-------- Material for this task --------

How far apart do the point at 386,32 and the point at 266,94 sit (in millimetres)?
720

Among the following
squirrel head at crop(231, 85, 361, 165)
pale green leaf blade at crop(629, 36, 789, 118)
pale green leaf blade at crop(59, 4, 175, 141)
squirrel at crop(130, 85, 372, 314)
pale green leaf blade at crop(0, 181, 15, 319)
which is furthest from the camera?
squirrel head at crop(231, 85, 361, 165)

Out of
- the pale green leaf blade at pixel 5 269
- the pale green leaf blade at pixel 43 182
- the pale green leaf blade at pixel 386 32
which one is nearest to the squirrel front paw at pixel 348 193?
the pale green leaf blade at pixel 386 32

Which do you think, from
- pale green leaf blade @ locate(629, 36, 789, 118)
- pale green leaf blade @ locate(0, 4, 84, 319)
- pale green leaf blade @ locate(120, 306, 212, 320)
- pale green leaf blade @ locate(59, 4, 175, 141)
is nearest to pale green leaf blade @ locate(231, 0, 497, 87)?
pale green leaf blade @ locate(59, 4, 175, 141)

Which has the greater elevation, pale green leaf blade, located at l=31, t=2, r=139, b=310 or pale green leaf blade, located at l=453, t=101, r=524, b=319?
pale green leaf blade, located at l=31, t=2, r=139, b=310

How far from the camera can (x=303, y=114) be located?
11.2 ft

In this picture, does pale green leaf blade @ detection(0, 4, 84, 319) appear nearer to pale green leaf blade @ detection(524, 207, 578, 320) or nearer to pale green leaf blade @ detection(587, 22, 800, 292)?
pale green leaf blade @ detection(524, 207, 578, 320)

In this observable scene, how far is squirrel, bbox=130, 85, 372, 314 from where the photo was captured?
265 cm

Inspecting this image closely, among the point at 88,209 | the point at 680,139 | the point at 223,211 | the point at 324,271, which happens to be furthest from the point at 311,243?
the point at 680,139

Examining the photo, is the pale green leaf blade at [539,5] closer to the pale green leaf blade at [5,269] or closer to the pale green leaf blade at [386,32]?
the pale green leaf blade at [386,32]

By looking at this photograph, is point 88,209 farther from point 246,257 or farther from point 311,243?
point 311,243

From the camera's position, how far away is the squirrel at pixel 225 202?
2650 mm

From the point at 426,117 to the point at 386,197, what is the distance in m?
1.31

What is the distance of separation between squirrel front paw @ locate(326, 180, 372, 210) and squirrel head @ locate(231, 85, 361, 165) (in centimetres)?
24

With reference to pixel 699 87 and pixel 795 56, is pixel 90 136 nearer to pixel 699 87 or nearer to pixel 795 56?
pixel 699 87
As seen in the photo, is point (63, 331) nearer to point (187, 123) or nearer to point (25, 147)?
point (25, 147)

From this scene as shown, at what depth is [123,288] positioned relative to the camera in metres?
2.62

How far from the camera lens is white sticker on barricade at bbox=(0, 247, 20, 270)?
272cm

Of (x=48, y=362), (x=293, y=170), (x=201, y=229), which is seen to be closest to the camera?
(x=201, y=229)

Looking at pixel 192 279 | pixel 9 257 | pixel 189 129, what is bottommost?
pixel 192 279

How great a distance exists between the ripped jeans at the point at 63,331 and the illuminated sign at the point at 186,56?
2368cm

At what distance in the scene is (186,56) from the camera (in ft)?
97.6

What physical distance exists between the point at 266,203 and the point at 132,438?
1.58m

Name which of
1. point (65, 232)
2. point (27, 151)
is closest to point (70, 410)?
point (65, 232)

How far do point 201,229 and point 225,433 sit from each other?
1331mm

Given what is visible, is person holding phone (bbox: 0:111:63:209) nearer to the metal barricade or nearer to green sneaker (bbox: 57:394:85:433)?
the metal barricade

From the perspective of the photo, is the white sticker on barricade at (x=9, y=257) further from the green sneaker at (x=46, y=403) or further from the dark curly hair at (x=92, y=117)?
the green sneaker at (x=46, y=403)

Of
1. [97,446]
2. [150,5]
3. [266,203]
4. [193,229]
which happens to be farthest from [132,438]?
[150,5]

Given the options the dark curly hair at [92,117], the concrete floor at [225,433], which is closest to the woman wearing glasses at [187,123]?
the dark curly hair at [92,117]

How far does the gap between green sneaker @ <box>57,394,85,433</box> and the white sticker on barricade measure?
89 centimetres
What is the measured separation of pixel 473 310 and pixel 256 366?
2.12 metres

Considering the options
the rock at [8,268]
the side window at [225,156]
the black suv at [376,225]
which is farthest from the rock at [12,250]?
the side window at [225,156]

--------

→ **To do**
Copy every line of the rows above unchanged, from the first line to the last.

→ **Exercise solution**
How far apart do the point at 386,32 and the point at 266,94 sit (in millimetres)?
720

Among the following
squirrel head at crop(231, 85, 361, 165)
pale green leaf blade at crop(629, 36, 789, 118)
pale green leaf blade at crop(59, 4, 175, 141)
squirrel at crop(130, 85, 372, 314)
pale green leaf blade at crop(0, 181, 15, 319)
which is furthest from the camera?
squirrel head at crop(231, 85, 361, 165)

Out of
- the pale green leaf blade at pixel 5 269
- the pale green leaf blade at pixel 43 182
- the pale green leaf blade at pixel 386 32
which one is nearest to the squirrel front paw at pixel 348 193?
the pale green leaf blade at pixel 386 32

Which do you think, from
- pale green leaf blade @ locate(629, 36, 789, 118)
- pale green leaf blade @ locate(0, 4, 84, 319)
- pale green leaf blade @ locate(120, 306, 212, 320)
- pale green leaf blade @ locate(59, 4, 175, 141)
is nearest to pale green leaf blade @ locate(231, 0, 497, 87)?
pale green leaf blade @ locate(59, 4, 175, 141)

Which has the greater elevation, pale green leaf blade, located at l=31, t=2, r=139, b=310 or pale green leaf blade, located at l=453, t=101, r=524, b=319?
pale green leaf blade, located at l=31, t=2, r=139, b=310

How far from the camera can (x=303, y=114) be located?
11.2 ft

In this picture, does pale green leaf blade @ detection(0, 4, 84, 319) appear nearer to pale green leaf blade @ detection(524, 207, 578, 320) or nearer to pale green leaf blade @ detection(587, 22, 800, 292)?
pale green leaf blade @ detection(524, 207, 578, 320)

In this observable scene, how far is squirrel, bbox=130, 85, 372, 314 from where the photo was captured?
265 cm

Inspecting this image closely, among the point at 88,209 | the point at 680,139 | the point at 223,211 | the point at 324,271, which happens to be furthest from the point at 311,243?
the point at 680,139

Examining the photo, is the pale green leaf blade at [539,5] closer to the pale green leaf blade at [5,269] or closer to the pale green leaf blade at [386,32]?
the pale green leaf blade at [386,32]

By looking at this photograph, is point 88,209 farther from point 246,257 or farther from point 311,243?
point 311,243

From the camera's position, how far away is the squirrel at pixel 225 202?
2650 mm

From the point at 426,117 to the point at 386,197, what is the distance in m?
1.31

What is the distance of separation between squirrel front paw @ locate(326, 180, 372, 210) and squirrel head @ locate(231, 85, 361, 165) (in centimetres)?
24

With reference to pixel 699 87 and pixel 795 56, is pixel 90 136 nearer to pixel 699 87 or nearer to pixel 795 56?
pixel 699 87
As seen in the photo, is point (63, 331) nearer to point (187, 123) or nearer to point (25, 147)?
point (25, 147)

From this scene as shown, at what depth is [123,288] positioned relative to the camera in metres?
2.62

How far from the camera lens is white sticker on barricade at bbox=(0, 247, 20, 270)?
272cm

Of (x=48, y=362), (x=293, y=170), (x=201, y=229), which is seen to be closest to the camera?
(x=201, y=229)

Looking at pixel 192 279 | pixel 9 257 | pixel 189 129, what is bottommost?
pixel 192 279

How great a distance exists between the ripped jeans at the point at 63,331 and the illuminated sign at the point at 186,56?
2368cm

At what distance in the scene is (186,56) from the camera (in ft)?
97.6

What physical distance exists between the point at 266,203 and the point at 132,438?
1.58m

Name which of
1. point (65, 232)
2. point (27, 151)
is closest to point (70, 410)?
point (65, 232)

How far do point 201,229 and point 225,433 sit from each other?
1331mm

Given what is visible, is person holding phone (bbox: 0:111:63:209) nearer to the metal barricade or nearer to green sneaker (bbox: 57:394:85:433)?
the metal barricade

From the perspective of the photo, is the white sticker on barricade at (x=9, y=257) further from the green sneaker at (x=46, y=403) or further from the dark curly hair at (x=92, y=117)?
the green sneaker at (x=46, y=403)

Of
1. [97,446]
2. [150,5]
3. [266,203]
4. [193,229]
which happens to be farthest from [132,438]?
[150,5]

Given the options the dark curly hair at [92,117], the concrete floor at [225,433], which is closest to the woman wearing glasses at [187,123]?
the dark curly hair at [92,117]

How far does the gap between green sneaker @ <box>57,394,85,433</box> and the white sticker on barricade measure?
89 centimetres
What is the measured separation of pixel 473 310 and pixel 256 366?
2.12 metres

Considering the options
the rock at [8,268]
the side window at [225,156]
the black suv at [376,225]
which is farthest from the rock at [12,250]?
the side window at [225,156]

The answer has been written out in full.